MEDOW: Fiction -- Minicamp practices are non-padded and there’s no contact, so how much do you really think you’re going to learn from watching a defensive tackle who stands 6-4 and weighs 342 pounds but can’t tackle anyone. Instead, it makes much more sense to focus on the corners who can at least make some plays on the ball. That’s why first round pick Deandre Baker and fourth rounder Julian Love are the two players worth watching.
3. Cornerback will be the most intriguing position to watch during spring football and into training camp.
SCHMEELK: Fact -- The Giants added three cornerbacks in 2019 NFL Draft, and Sam Beal in the 2018 supplemental draft. Those players, along with 2018 undrafted free agent Grant Haley, could be the backbone of the secondary for years to come. For now, they will be learning under veteran Janoris Jenkins. I am excited to see how their physical styles match up against NFL caliber wide receivers. They will be tested early against players like Sterling Shepard and Golden Tate.

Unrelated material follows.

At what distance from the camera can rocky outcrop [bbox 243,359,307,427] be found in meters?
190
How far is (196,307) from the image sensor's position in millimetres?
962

SALOMONE: Fact – Amid all the quarterback and edge rusher hoopla, you knew the Giants still needed to address the cornerback position in the draft. And boy, did they. Seven of their 10 picks were defense, and three of them were cornerbacks. There is also the return of supplemental draft pick Sam Beal, who spent his entire rookie year on injured reserve. Janoris Jenkins has some young pups to train.
MEDOW: Fact -- This is right in line with my response to the previous statement, as well as part of my response to our most recent Cover 3 piece entitled: “Takeaways from Giants’ 2019 Draft.” Between last year’s supplemental draft and this year’s regular draft, the Giants are adding four new corners to the mix in Sam Beal, Deandre Baker, Julian Love and Corey Ballentine. There’s been so much turnover at that position and, as a result, multiple starting spots opposite Janoris Jenkins are up for grabs. Aside from Jenkins, who played 99% of the team’s defensive snaps last season, Grant Haley (39%) and Tony Lippett (2%) are the only other corners still on the roster that logged defensive snaps in 2018. With so many new, young faces battling for roles and roster spots, it will make for an interesting spring/summer season.
4. Aside from the first-round picks, outside linebacker Oshane Ximines (third round) is the most intriguing member of the class.
SCHMEELK: FACT SLAM -- I almost went with Julian Love here since I think he was such a steal in the fourth round, but Ximines has potential to be an effective player at a real position of need for the Giants: edge rusher. His tape at Old Dominion was excellent, and if he can figure out to be just as effective against NFL competition, he can be a difference-making player. With some time in an NFL weight room, he has a chance to do it in the NFL.
SALOMONE: Fiction – I’m sticking with what I said in my answer to No. 1. Darius Slayton, a fifth-round pick, is very intriguing to me. He is a take-the-top-off-the-coverage guy. “He's extremely fast,” coach Pat Shurmur said. “He can get behind the defense, and we all know the effect that can have for an offense.” He averaged over 20 yards per catch during his career at Auburn, which is incredible.
MEDOW: Fact -- Whenever a player from a smaller program is taken relatively high, that creates intrigue. In four full seasons at Old Dominion, Ximines collected 32.5 sacks and recorded 51 tackles for a loss (both program records). He clearly has a knack for getting after the quarterback and wreaking havoc in the backfield, but now it’s a matter of whether that production can be duplicated on the NFL level. That alone should generate plenty of interest, plus his skillset is an area the Giants are looking to improve upon.